CHAPTER 1: FOOD SAFETY AND SANITATION MANAGEMENT
1.1 ROLES OF MANAGER IN FOOD ESTABLISHMENT
a. identify food borne illness
- a manager must know that
food borne illness is caused by bacteria, parasites and viruses.
b. identify time/temperature relationship with food borne illness
- danger zone for food is
5-60 degree celcius and cant be stored for more than 4 hours.
c. Describe relationship between personal hygiene and food safety
- personal hygiene must be taken care like bathing, cover hair, wear clean cloth,and keep
fingernail short during handling the food.
d. Describe methods for preventing food contamination
- a manager must ensure the staff use clean equipment and washing their hand after handling raw food to avoid food contamination.
e. Identify and apply correct procedures for cleaning and sanitizing equipment & utensils
- a good manager must make sure the staff knows correct washing hand technique, uses hand sanitizing lotion and uses gloves.
f. Recognize problems and potential solutions associated with facility, equipment and layout
- managers must know how to solve problems that is associated with facilities, equipments and layouts.
g.
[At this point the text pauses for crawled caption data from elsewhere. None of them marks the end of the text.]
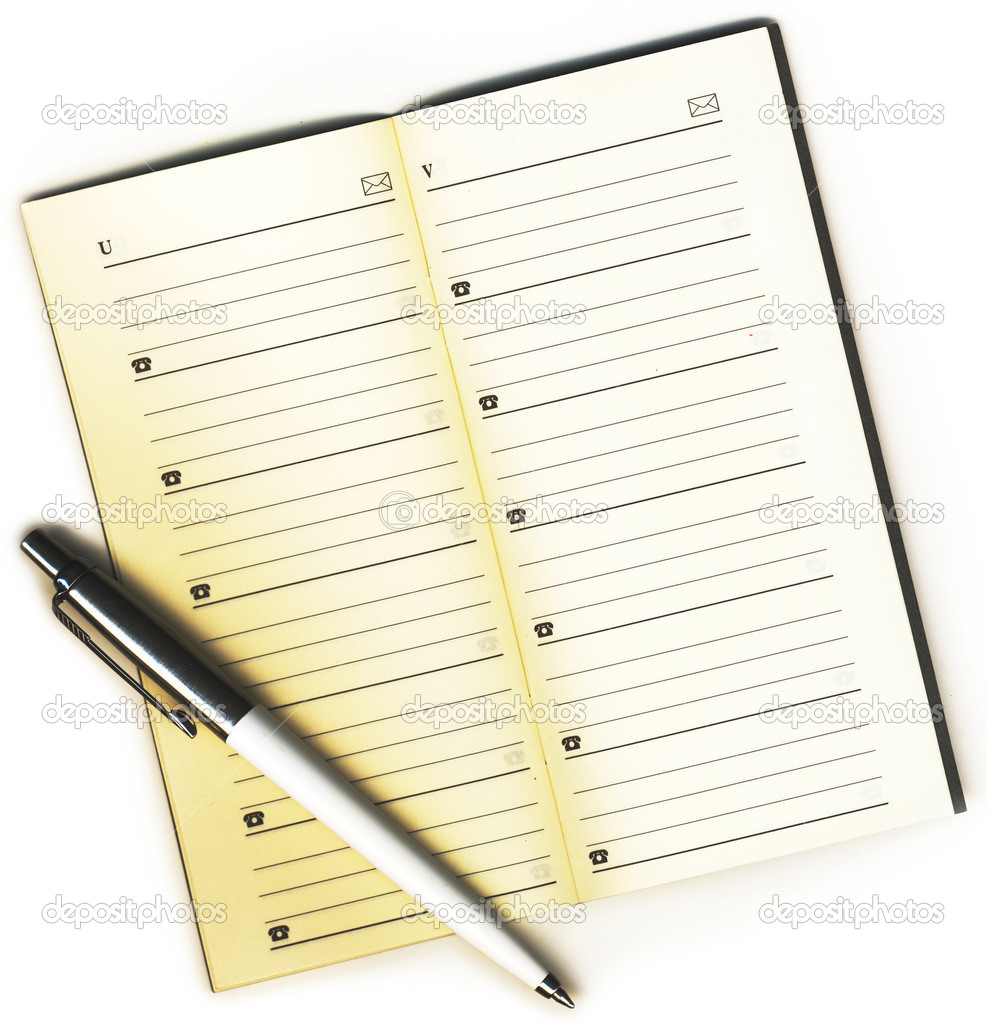 Address book and a pen on a white background isolated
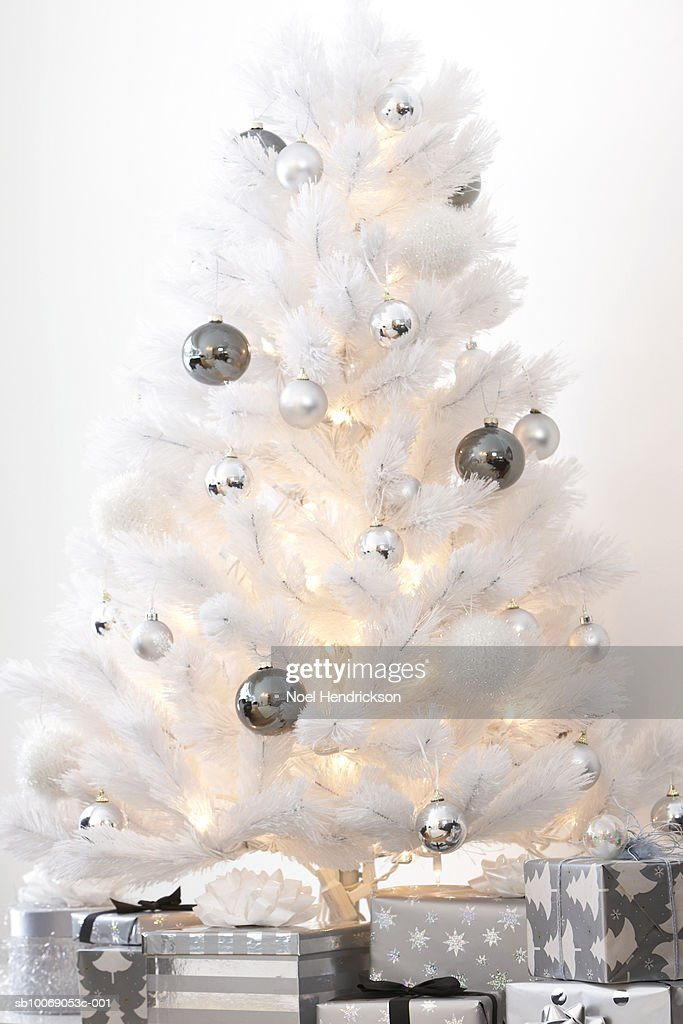 White Christmas tree decorated with silver ornaments and gifts underneath : Stockfoto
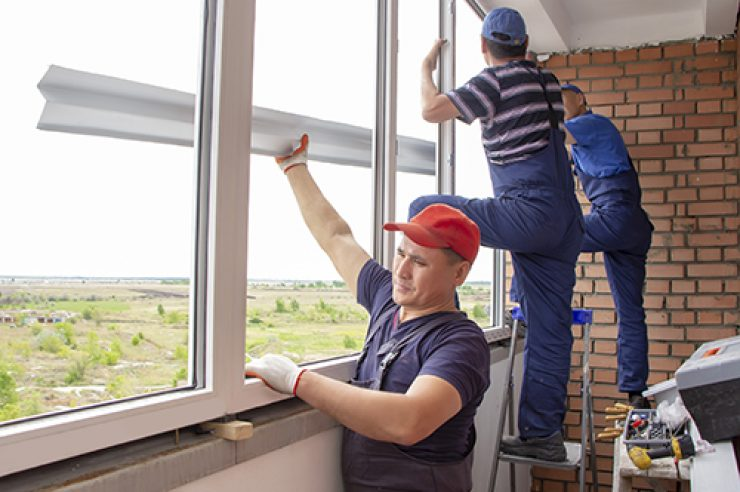 master workers install window sill repair in house building Asians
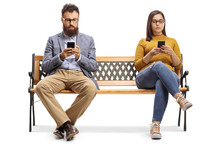 Bearded Man And A Young Woman Sitting On A Bench And Using Mobile Phones
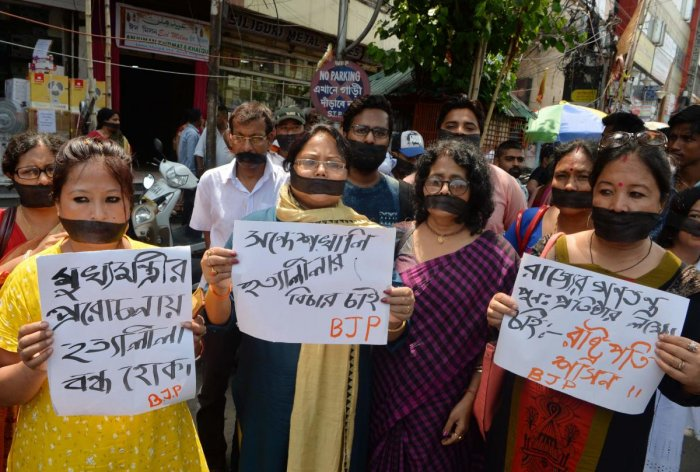 Indian supporters of the Bharatiya Janata Party (BJP) hold placards as they observe 'Black day' during a silent protest rally against the recent killings at Sandeshkhali in West Bengal, in Siliguri on June 10, 2019. (Photo by AFP)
Recognize problems and potential solution associated with housekeeping and maintenance.
- managers must able to identify and solve the problems that is associated with housekeeping and maintenance.
1.2 New Challenges Present New Opportunities
a. food borne illness is a sickness that people will experience when eating contaminated food.
b. this can cause a major impact to our economy since people that is sick due to food borne illness expenses a lot in medical expenses, lost business, legal fees and more.
c. most cases in food borne illness are caused by food that have been kept in unsafe temperatures and
Handled by infected food workers who practice poor personal hygiene.
1.2.2 Types of Food Establishment
- schools
- hospitals
- full services
- quick services
- transportation
- bakery shop
- nursing homes
- restaurant
- supermarkets
- fast foods
- convenience store
1.3 food safety
a. what is food safety?
- Food safety is a act that to discipline of handling, preparing, and storage of food in ways that prevent food borne illness.
b. what is sanitation?
- Food sanitation is a programme designed to prevent the contamination of food, keeping it safe to eat.